Passage given:
*****
The stage was on floor level and extended, from the first row of seats, to the back wall approximately thirty feet, assuming the benches to take about fifty of the available total length of eighty feet. The width of the acting area was probably twenty feet - at least at the proscenium.10 Above the stage was a fly area, two stories high and therefore about twenty feet from floor to grid. In the fly space there was a form of grid made largely from wire and piping - staples of the fruit farmer - that held the various lighting instruments and curtains. There were 'wooden perches', a kind of catwalk arrangement that allowed technicians to install and adjust lights. To each side of the fly space was a dressing room, one for men and one for women, the latter equipped with a shower.

On the stage level, along the entire length of the back wall was the permanent plaster cyclorama, or 'sky-dome' as it was then labelled. To one side of the stage, at stage left, there was in the wing space a small costume storage area. The identical space at stage right was used for an entranceway into the long and narrow scene shop which, like the foyer on the opposite side, ran most of the length of the theatre, a distance of about sixty feet. Inside the shop there was, again in Katherine's words,

... a large paint table designed by my husband with compartments for different colours of calciums, brushes and all painting requirements. In this room were also tools for making scenery flats, covered with burlap, beaver-board for silhouettes of mountains or houses and towns, and lumber for simple platforms and steps for interiors. There were gray flannelette curtains that took the lights beautifully. And also material for making costumes was there. Everyone had to turn his or her hand to the various arts or crafts of stage sets and lighting.

The shop, like the foyer, could only have been about ten feet wide.

The lighting system seems to have been designed by Lee Simonson and manufactured in New York, with additional advice from Maurice Browne. The system, capable of handling 10,000 watts of power, was described in Theatre Arts Magazine (January 1922):

Mr. Aikins received the assistance of Maurice Browne and Lee Simonson in the selection of his lighting equipment - probably the most modern and complete in Canada - and it represents the combined ideas of these two practical artists of the theatre. Mr. Aikins did the actual work of installation and arrangement of lights, after the wiring was completed. The battery of twenty dimmers controlling spots, X-ray borders, strips, floods and house lights, is in turn controlled by a master dimmer, the entire 'lighting organ' a masterpiece of modern designing. And not only because the lighting facilities are so complete, but also because they are used in the most flexible manner by means of the clamps and pipe battens, is the stage a valuable experimental ground for young artists.
*****
Raw records
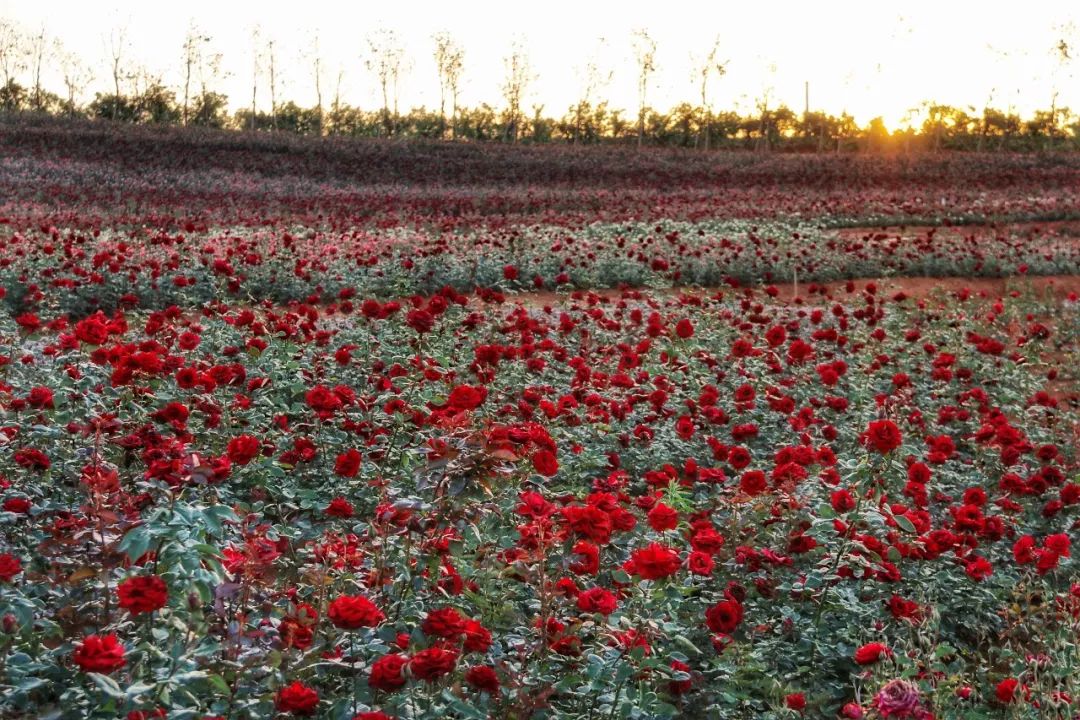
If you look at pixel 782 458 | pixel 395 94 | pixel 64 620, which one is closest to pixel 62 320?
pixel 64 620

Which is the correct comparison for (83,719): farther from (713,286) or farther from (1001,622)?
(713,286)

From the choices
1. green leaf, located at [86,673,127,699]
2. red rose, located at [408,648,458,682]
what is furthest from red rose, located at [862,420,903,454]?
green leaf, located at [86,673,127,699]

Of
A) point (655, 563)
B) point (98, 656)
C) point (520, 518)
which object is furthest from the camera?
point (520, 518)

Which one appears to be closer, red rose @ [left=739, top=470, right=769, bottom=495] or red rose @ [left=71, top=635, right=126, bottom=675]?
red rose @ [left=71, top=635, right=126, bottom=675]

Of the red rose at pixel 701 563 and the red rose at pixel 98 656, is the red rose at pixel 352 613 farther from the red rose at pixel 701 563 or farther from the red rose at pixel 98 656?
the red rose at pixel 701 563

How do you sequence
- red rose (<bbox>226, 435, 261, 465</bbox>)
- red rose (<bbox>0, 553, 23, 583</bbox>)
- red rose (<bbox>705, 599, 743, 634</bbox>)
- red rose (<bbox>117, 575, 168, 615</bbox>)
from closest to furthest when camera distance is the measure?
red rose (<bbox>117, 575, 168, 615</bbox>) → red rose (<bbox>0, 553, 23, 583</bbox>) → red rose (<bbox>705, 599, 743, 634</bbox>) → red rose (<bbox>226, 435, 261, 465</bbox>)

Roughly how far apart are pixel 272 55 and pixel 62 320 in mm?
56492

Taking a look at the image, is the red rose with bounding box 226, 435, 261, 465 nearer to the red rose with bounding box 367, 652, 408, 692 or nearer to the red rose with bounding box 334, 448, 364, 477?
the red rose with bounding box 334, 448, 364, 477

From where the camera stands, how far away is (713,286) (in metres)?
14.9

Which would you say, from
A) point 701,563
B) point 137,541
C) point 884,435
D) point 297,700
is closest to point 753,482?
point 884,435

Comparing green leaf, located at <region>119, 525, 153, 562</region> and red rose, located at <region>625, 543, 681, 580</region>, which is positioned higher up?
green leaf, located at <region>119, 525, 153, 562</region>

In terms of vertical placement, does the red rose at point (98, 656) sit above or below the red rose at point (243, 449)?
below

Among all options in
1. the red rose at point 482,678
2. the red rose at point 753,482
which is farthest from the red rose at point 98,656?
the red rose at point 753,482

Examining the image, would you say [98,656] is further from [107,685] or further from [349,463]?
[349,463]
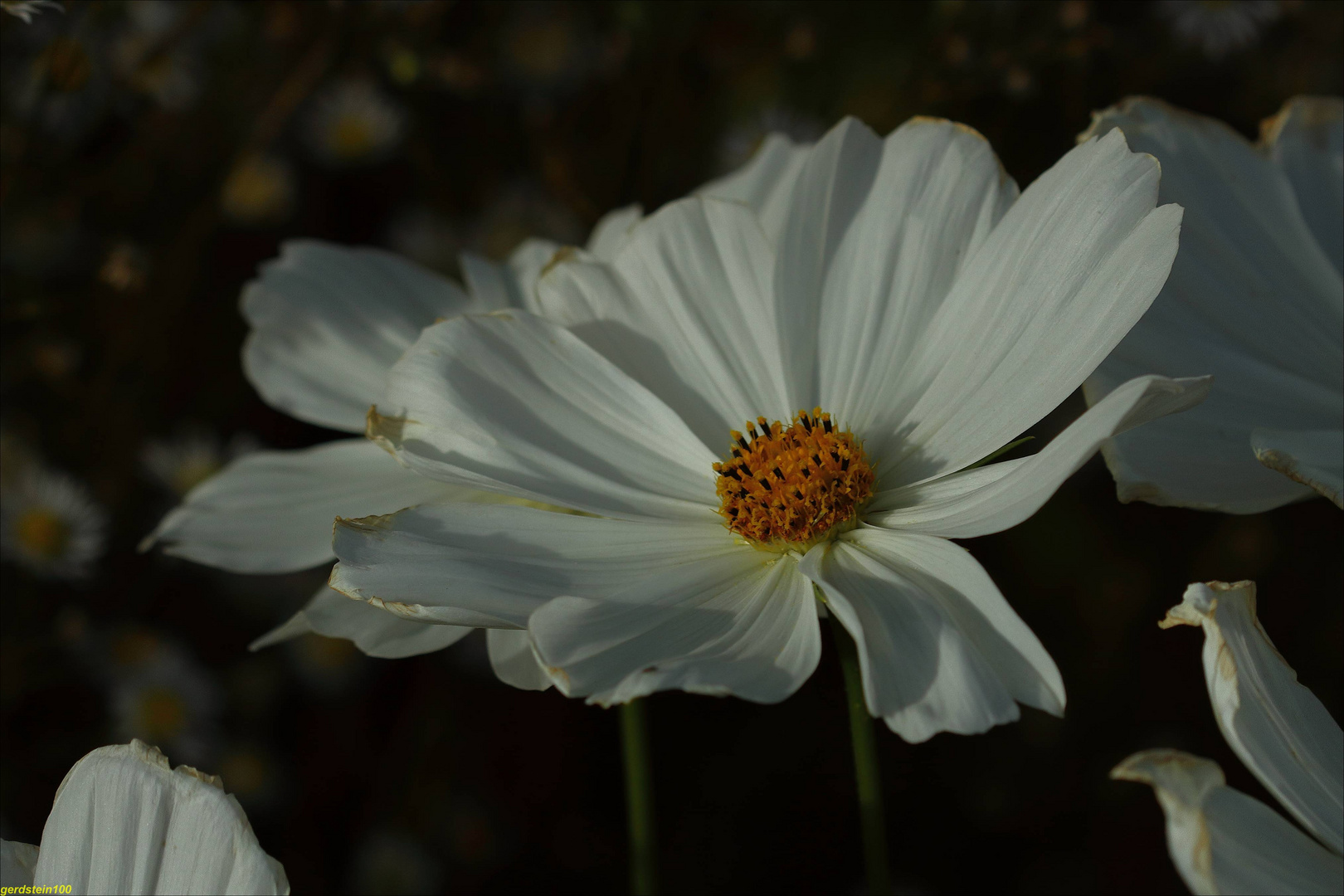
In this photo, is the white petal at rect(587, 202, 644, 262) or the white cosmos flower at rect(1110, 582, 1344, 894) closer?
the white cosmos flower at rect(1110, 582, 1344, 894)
*****
Problems to work on:
a – Answer these from the theatre passage:
(i) How far was the fly area from floor to grid?
(ii) What was the women's dressing room equipped with?
(iii) How many watts of power could the lighting system handle?
b – Which things does the theatre passage say the battery of twenty dimmers controlled?
Rely only on the theatre passage, not on the items.

In response:
a –
(i) About twenty feet
(ii) A shower
(iii) 10,000 watts

b – Spots, X-ray borders, strips, floods, house lights